Fiorentina 2-0 Liverpool. The result is hard to think about, much less talk about.
Given the chance to build their confidence against bad teams the last few weeks, Liverpool did so in style. Given the chance to capitalize on that confidence against a tough opponent, Liverpool shat themselves. After the first half, the players managed to wipe themselves off, and they seemed quite pleased after the game that they’d managed to look slightly more respectable in the second. My first reaction to their reaction was shock, and I chased it with a shot of anger. How can Liverpool be pleased with a goal-less second half behind 2-0 in a Champs group stage game?

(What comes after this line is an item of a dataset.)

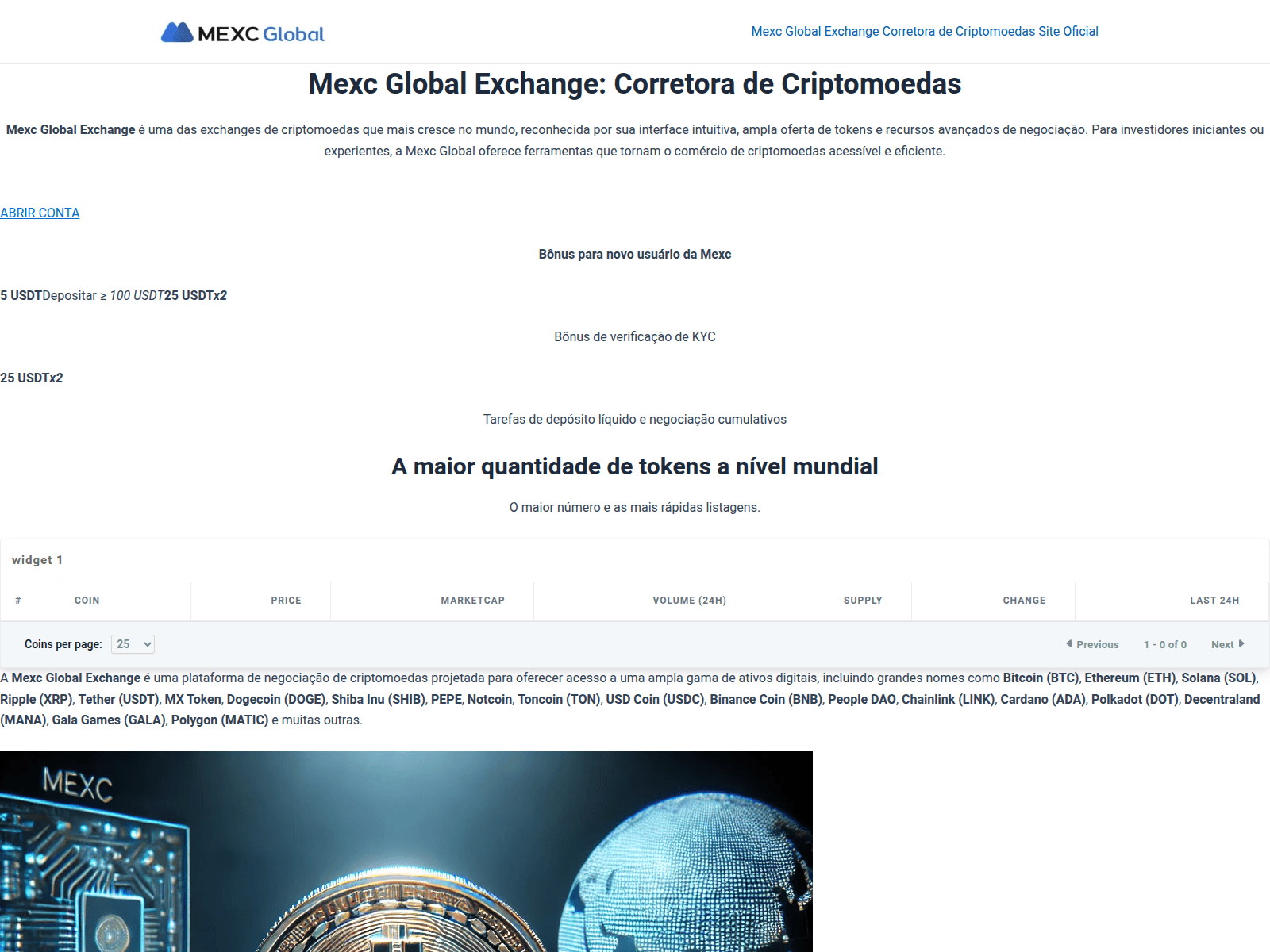 Screenshot of mexcglobal.com.br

But then I took a deep breath and reminded myself that this team still doesn’t understand what they are. They used to be a tough-minded counter-attacking team that played 4 strong defenders behind a physical central midfield with excellent long-range passing abilities. Now they’re a free-wheeling attack that pushes upfield with excellent movement/passing from the wings to set up oodles of scoring that makes up for a slow, leaky defense.

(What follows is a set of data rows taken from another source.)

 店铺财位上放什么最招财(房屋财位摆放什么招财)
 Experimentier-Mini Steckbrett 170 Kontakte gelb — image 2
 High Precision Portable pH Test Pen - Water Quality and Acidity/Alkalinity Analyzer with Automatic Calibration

Liverpool is +12 in goal differential, tops in the EPL. But that’s because they’ve blasted home a whopping 22 goals—nobody else in the league even has a whiff of 20. They’ve also conceded 10 goals, almost entirely from set pieces, putting them closer to Wolves and Portsmouth than Chelsea and Man U in the defense department. It’d be great to expect them to revert to a more stout defensive form, but the pieces don’t seem to be there. Unless Danny Agger’s the second coming of Franz Beckenbaur, nothing can compensate for Carragher’s lack of pace and Skrtel’s inconsistency. And while Rafa has kept Glen Johnson back in defense more the last couple games, that 1) doesn’t play to his strengths, especially as he looked like our best player going forward the first few weeks), and 2) hasn’t stopped the bleeding one bit. While Benayoun is a joy to watch in the attacking half, he’s also a defensive liability that makes Insua’s life on the left very difficult. Aquilani could be more of the same. To top it all off, Mascherano looks unfocused and has been mistake-prone—don’t be shocked when he’s transferred in January.

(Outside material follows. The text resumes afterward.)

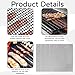 40 X 30 Cm Grillmatte FüR Gasgrill,4 Schwarze Antihaftfolien Grillmatten FüR Holzkohle,Wiederverwendbar Grillgitter,HitzebestäNdig Grillmatten FüR Gasgrill,Geeignet FüR Gasgrill,Holzkohlegrill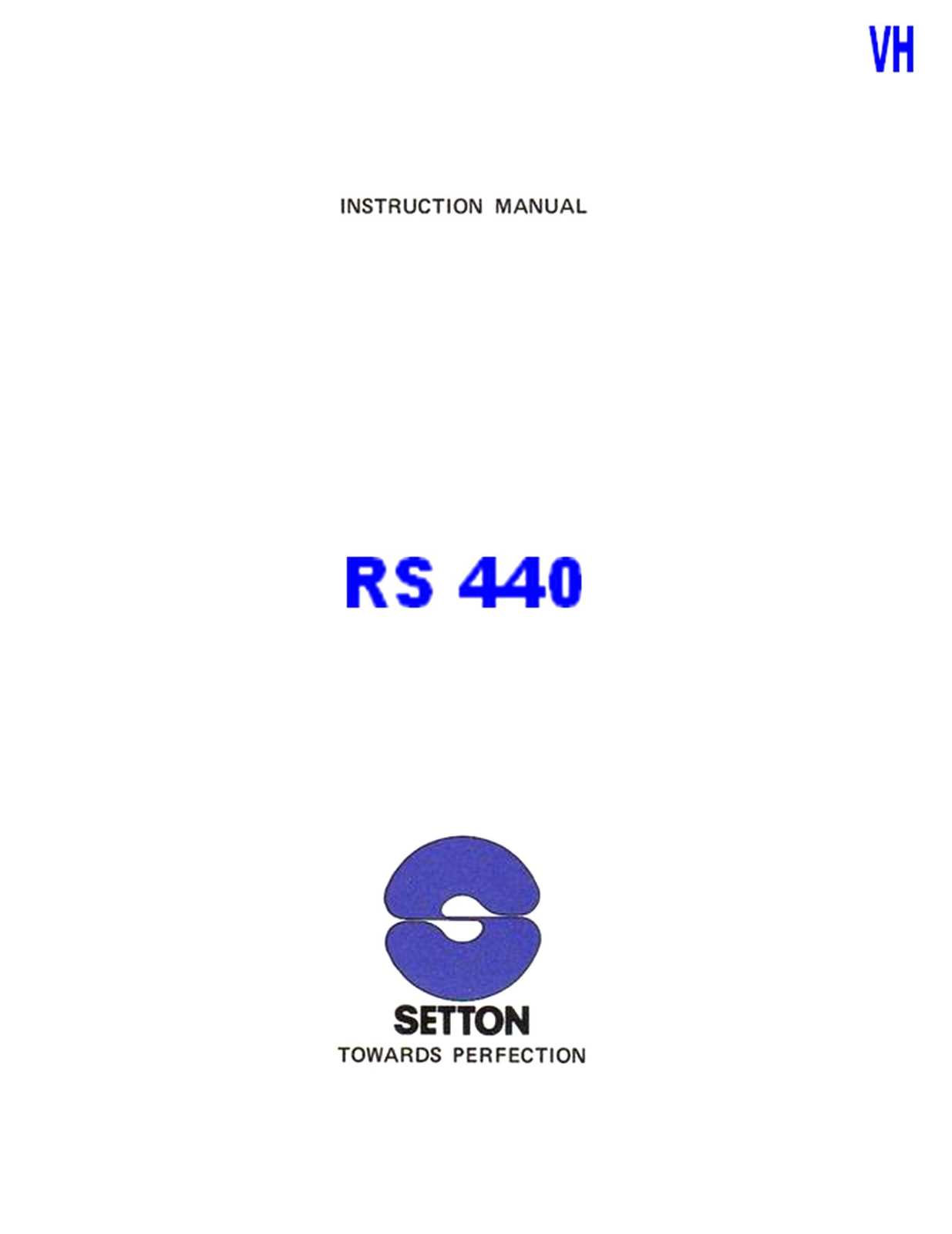 Setton RS-440 Service Manual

So Liverpool’s top 11 features a ton of firepower, even from the midfield and backfield. The defense is bad, could be getting worse, and will almost always be giving up a couple of goals per game. This is not the Liverpool of 2008. But the 2009 model can score on anybody, and if Benitez and the squad commit to a wide open fast-break mentality, they can also beat anybody. What they can’t do is keep trying to stuff themselves into the shoes of recent seasons. Unfortunately, they seem to be the last to realize it.